Why You Can’t Read This Story If You’re In China Today

Twenty-five years later, Chinese citizens can’t “google” the word “candle” because it would bring up images of Hong Kong’s annual vigil (above) commemorating those killed in the 1989 Tiananmen Massacre. CREDIT: AP PHOTO — KIN CHEUNG
Twenty-five years later, Chinese citizens can’t “google” the word “candle” because it would bring up images of Hong Kong’s annual vigil (above) commemorating those killed in the 1989 Tiananmen Massacre. CREDIT: AP PHOTO — KIN CHEUNG

Just days ahead of the 25th Tiananmen Square anniversary Wednesday, Chinese authorities shut down several Google sites and services in their latest effort to scrub the Internet of the pro-democracy protests that turned fatal in on June 4, 1989.

Google’s search engine, GMail, Google Calendar and its language translation service were all blocked as early as last week, according to GreatFire.org, a censorship watchdog that first reported the matter. The block has spanned at least four days, compared to last year’s 12 hour black-out, and targets 64 search terms such as “tank” and “rebellion.” It may be China’s strongest attempt to erase the Tiananmen Massacre from public memory.

The ban reveals the lengths to which the country will go to quell discussion of the military crackdown that ended the unprecedented occupation of Tiananmen Square beginning in April 1989. Thousands of students who flooded Tiananmen Square to mourn the death of a pro-open government official were forcefully evicted on the morning of June 4th, leading to an increased stifling of dissent in what had been a reforming China. This year, China has become increasingly aggressive in censoring online media compared to previous anniversaries. All Chinese media are barred from mentioning of the protests and the hundreds, possibly thousands, killed by the military (the government has not confirmed the exact number of casualties).

There were signs earlier this year the government was loosening its grip on online searches related to the protests. Users could search for Hu Yaobang, the purged high-level official whose death sparked the Tiananmen protests, and social media, blogging and news sites openly commemorated his death. However, search terms such as “June 4” and “Tiananmen Square” were still banned and the latest round of suppression has erased those gains. “This is by far the biggest attack on Google that’s ever taken place in China,” a co-founder of GreatFire.org told The New York Times. “Probably the only thing comparable is when the Chinese government first started blocking websites in the 1990s.”

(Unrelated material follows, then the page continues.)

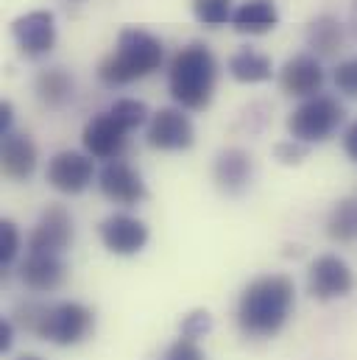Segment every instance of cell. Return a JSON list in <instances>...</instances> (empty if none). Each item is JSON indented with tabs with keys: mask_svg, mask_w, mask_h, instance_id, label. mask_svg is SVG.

The decision to censor the events of June 4th go beyond just mentioning the massacre, extending to when a potentially controversial event happens near Tiananmen Square. Officials concealed images and online articles in October after a jeep barreled into a crowd in Tiananmen Square, injuring dozens and killing five people. Chinese officials clamped down further in September when posting derogatory remarks on blogs and online forums was criminalized. Violators face up to three years in jail if negative posts attract at least 5,000 page views or are shared more than 500 times.

The Chinese government reacted similarly in 2011 to the pro-democracy “Jasmine Revolution” online protests that called for citizens to silently walk the streets holding a jasmine flower. The government banned the users from searching the term “jasmine”, blocked the characters for “jasmine” in text messages, and blocked GMail access.

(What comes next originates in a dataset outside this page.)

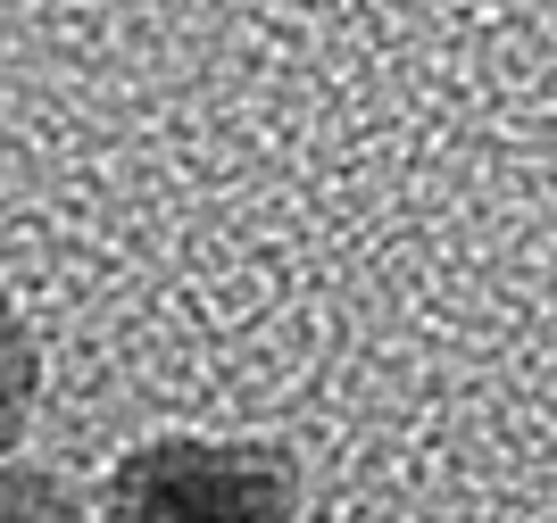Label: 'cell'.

But this year’s blackout may be partly thwarted by Google’s new worldwide encryption program that crippled China’s censorship and surveillance efforts. Google previously showed an anti-censorship warning message that alerted Chinese users that the information they were searching for was blocked or would disrupt their Internet connection.

Still, Beijing’s tactic to whitewash the Internet of unsavory opinions and historical events has, in some ways, worked. Many of China’s millennials who grew up with the Internet typically know nothing of the military crackdown, and do little to circumvent censorship surrounding it. Helen Gao, a Beijing-based journalist, bemoaned the apathy of her well-informed peers:

The massacre of 1989, the most recent tragedy of all, is also the most forgotten: One of the first victims of the massacre, Jiang Jielian, was a junior at my high school. While his mother, Ding Zilin, and other mothers of the victims, are still seeking justice for the death of their sons and daughters, Jiang’s name is known to few of my classmates…Well-educated and worldly, they nonetheless see censorship more as a nuisance of daily life, something to be begrudgingly endured, rather than an infringement on their freedom of speech.

Even as the Web expands and citizens demand freedom online, governments worldwide have ramped up efforts to censor the Internet to prevent political uproar. About 30 countries have tightened press freedom since 2009, according to a recent Freedom House report. And despite a global call for Internet freedom, more than a third of countries put strict restrictions on online speech, the democracy watchdog agency found.

Regardless of the government’s efforts, there are still a growing number of Chinese citizens who want to push for change. Seventy-five percent of China’s journalism students call for less censorship, according to an anonymous academic poll of 108 students in Shantou University’s journalism program. With so much fervor behind the idea of a free and open Internet, China’s attempt to hide Tiananmen’s history may eventually become futile.